IRAK’TA NELER OLUYOR
ABD’nin Irak’ı işgal planları, işlerin kolayca yürüyeceği varsayımı üzerine kurulmuştu. Yıllardan beri korkunç bir ambargo adı altında ilaç, çocuk maması, gıda girişinin bile yasaklandığı, bunun sonucunda –çoğu bebek ve çocuk– 2 milyona yakın insanın öldüğü Irak’ta, nükleer silahlar bir yana, cephe savaşı verebilecek düzeyde ağır silahların olmadığını çok iyi biliyorlardı. BM silah denetçileri sayesinde öyle yerlere girmişlerdi ki, girilmedik yer, bakılmadık kapı arkası bırakmamışlar, ne var ne yok hepsini öğrenmişlerdi.

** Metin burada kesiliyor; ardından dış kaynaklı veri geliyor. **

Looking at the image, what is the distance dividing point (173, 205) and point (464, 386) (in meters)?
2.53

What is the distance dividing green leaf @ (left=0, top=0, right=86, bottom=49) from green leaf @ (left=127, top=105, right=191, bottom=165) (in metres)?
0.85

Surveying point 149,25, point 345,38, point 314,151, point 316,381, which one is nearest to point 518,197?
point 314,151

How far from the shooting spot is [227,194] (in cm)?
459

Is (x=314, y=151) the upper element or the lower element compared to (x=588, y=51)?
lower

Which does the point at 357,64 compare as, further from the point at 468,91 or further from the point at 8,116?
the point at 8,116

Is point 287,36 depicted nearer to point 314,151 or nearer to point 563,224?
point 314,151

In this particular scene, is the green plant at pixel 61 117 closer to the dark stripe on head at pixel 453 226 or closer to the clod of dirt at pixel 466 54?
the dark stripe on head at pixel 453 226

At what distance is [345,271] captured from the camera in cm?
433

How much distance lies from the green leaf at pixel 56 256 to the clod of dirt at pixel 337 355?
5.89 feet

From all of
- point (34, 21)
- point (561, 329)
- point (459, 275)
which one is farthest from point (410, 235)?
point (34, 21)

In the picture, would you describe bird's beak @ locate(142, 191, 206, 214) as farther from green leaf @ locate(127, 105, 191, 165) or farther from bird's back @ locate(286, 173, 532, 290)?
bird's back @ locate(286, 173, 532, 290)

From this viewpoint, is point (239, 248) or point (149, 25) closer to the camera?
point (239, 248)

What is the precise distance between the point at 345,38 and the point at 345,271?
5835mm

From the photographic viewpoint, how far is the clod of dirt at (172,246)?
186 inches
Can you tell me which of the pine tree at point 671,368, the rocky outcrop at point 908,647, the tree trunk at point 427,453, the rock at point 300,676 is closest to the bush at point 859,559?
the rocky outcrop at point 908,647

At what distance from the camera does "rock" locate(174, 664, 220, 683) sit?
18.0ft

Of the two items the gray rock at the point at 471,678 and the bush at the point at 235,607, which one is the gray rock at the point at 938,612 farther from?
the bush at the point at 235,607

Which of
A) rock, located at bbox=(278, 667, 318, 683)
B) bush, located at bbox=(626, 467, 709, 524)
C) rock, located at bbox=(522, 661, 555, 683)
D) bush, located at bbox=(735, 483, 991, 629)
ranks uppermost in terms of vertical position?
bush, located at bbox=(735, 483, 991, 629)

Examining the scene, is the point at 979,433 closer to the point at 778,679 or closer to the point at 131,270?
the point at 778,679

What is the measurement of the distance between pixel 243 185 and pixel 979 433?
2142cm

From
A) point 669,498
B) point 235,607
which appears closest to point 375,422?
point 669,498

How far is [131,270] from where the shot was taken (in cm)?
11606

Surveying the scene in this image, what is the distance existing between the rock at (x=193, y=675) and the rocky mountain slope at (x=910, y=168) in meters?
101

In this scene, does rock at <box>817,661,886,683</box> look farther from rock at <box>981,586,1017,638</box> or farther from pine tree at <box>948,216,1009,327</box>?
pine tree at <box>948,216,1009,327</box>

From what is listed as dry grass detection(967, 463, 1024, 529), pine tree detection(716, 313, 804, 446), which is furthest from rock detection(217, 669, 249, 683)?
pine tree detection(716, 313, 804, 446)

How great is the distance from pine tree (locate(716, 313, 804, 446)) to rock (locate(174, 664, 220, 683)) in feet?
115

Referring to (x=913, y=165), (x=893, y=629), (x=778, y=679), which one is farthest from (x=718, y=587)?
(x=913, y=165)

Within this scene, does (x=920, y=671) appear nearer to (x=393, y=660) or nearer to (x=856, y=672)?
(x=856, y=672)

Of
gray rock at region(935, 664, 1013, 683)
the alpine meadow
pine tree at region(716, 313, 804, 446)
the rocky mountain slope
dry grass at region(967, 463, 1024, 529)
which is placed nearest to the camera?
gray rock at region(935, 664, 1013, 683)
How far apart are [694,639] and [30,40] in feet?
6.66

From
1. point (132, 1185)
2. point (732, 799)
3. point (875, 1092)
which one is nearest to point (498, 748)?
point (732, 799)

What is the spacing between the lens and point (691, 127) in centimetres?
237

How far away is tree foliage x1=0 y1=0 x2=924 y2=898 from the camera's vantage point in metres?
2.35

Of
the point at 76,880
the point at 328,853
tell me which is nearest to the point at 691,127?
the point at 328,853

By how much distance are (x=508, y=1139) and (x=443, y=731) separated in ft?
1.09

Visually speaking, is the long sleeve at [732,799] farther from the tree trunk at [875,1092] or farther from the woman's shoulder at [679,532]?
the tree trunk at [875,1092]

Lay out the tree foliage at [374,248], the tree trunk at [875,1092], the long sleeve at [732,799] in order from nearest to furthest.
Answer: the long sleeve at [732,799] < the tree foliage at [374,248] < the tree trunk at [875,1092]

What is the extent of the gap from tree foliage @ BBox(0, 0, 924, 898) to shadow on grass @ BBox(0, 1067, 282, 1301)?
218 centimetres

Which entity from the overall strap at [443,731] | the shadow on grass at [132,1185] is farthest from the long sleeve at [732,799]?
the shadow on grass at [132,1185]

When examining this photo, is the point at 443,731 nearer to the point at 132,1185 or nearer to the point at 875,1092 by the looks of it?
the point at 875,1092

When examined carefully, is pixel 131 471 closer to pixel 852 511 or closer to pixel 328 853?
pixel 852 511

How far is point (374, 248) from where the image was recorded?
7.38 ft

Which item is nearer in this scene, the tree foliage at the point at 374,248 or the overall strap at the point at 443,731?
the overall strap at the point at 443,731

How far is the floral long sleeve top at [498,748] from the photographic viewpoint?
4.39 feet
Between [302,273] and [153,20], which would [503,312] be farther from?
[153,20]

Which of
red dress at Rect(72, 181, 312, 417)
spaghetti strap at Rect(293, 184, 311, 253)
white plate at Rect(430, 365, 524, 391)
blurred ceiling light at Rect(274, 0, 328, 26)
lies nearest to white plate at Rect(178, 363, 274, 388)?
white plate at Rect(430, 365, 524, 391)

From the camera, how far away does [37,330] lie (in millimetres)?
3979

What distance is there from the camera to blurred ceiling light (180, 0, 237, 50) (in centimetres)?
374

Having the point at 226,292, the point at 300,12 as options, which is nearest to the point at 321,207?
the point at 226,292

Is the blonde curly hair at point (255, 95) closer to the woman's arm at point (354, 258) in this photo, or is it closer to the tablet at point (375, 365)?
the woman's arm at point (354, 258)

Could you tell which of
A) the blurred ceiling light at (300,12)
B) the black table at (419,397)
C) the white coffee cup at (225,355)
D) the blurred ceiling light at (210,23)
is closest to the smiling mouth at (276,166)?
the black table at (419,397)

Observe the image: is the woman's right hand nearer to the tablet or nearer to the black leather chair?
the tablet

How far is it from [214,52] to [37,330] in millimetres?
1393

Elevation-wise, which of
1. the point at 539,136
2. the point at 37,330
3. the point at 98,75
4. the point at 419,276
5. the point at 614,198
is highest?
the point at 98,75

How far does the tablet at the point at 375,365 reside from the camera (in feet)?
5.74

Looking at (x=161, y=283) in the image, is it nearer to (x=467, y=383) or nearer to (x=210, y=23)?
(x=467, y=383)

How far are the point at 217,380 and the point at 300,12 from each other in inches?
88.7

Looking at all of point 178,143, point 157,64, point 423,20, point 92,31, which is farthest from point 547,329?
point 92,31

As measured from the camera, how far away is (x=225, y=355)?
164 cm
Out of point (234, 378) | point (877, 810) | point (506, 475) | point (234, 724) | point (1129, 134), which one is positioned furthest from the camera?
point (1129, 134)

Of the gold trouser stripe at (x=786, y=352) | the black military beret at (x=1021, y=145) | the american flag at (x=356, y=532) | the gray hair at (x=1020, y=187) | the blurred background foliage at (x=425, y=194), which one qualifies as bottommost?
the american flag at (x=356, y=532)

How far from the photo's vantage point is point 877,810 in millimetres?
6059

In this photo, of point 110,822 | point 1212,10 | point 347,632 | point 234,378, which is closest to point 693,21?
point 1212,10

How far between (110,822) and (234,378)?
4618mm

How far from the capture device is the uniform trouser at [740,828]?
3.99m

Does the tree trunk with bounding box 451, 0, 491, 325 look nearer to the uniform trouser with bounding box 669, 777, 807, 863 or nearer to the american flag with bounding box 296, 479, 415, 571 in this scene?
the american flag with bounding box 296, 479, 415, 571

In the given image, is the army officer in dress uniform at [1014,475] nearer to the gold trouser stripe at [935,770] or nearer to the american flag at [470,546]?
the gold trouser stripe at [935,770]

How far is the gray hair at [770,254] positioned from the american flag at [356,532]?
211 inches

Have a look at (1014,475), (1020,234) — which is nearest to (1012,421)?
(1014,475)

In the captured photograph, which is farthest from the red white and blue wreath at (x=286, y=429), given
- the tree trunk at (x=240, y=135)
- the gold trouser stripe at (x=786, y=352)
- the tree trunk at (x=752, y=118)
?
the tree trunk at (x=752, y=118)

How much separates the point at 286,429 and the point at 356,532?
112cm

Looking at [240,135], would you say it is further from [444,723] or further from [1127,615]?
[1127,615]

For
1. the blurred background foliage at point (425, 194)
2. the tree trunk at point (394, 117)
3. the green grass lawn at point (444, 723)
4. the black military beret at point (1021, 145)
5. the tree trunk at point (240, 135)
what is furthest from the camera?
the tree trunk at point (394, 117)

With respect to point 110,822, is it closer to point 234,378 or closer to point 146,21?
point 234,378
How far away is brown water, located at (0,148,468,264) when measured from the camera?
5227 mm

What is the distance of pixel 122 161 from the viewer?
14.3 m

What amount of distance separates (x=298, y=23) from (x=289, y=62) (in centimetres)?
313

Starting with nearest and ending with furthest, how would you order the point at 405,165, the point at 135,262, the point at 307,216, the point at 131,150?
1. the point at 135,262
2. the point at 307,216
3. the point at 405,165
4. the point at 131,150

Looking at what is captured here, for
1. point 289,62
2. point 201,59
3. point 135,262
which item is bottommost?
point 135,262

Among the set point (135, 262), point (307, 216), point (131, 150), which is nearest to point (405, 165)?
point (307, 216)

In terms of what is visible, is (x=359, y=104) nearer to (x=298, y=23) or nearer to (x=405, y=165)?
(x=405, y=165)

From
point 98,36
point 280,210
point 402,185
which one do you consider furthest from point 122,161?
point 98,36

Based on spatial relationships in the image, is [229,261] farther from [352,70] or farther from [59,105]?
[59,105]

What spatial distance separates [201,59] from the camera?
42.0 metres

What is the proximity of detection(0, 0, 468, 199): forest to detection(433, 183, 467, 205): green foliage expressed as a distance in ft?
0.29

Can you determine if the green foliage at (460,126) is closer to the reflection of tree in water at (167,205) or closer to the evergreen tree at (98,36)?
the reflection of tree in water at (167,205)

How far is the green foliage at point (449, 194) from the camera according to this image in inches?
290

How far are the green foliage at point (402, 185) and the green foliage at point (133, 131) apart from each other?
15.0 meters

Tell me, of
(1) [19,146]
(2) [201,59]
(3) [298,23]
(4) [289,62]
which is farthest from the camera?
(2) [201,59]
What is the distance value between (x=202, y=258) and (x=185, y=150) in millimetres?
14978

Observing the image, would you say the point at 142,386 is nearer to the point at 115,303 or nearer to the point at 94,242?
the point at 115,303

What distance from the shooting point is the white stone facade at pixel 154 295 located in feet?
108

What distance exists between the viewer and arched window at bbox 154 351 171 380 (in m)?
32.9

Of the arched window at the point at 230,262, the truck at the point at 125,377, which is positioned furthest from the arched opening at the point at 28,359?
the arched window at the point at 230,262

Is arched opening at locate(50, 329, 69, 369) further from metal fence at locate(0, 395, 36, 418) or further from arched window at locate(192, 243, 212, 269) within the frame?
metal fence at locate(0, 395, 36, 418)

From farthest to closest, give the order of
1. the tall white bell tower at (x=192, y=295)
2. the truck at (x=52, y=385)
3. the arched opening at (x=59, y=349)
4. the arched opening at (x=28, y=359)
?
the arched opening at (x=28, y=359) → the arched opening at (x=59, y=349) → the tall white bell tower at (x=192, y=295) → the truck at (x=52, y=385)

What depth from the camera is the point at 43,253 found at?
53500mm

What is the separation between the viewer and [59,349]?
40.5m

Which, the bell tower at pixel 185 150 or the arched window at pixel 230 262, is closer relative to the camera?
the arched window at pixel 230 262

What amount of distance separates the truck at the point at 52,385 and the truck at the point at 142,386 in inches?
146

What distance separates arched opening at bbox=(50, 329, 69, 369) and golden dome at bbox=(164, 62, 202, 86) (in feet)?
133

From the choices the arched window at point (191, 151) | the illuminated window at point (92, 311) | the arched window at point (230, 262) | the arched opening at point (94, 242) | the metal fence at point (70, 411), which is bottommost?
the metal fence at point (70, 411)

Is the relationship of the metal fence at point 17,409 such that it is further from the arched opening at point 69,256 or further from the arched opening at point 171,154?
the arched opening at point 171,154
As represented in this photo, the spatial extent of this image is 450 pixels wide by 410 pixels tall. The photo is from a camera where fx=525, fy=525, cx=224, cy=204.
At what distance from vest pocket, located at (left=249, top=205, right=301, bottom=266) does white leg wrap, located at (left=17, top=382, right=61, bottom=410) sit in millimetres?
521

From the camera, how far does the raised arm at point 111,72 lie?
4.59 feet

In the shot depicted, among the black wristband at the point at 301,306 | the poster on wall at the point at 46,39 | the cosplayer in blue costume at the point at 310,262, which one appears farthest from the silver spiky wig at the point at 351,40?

ABD, moral değerleri çökertilmiş, baskı ve tehdit yoluyla dünyadan yalnızlaştırılmış, tecrit edilmiş halkın Saddam rejimi ile sorunlarının, Irak’ı oluşturan halkların birbirlerine karşı önyargı, güvensizlik ve bölünmüşlüklerinin kendisinin işini çok kolaylaştırdığını düşünüyordu. Aralarındaki çatlakları derinleştirecek, onlar birbirleriyle uğraşırken, dengelerle oynayarak, bildiği yoldan yürüyecekti.
Nitekim işgal harekatı az çok düşünüldüğü gibi oldu. Birkaç yerdeki kendiliğindenci lokal direnişler dışında kayda değer bir direnişle karşılaşılmadı. Ancak işgalcilerin düşünmek istemedikleri ya da düşünüp de ciddiye almadıkları bir şey vardı: İşgal, halklar için asla kabul edilecek bir şey değildi. Nitekim, olmadığı da kısa zaman içersinde görülecekti.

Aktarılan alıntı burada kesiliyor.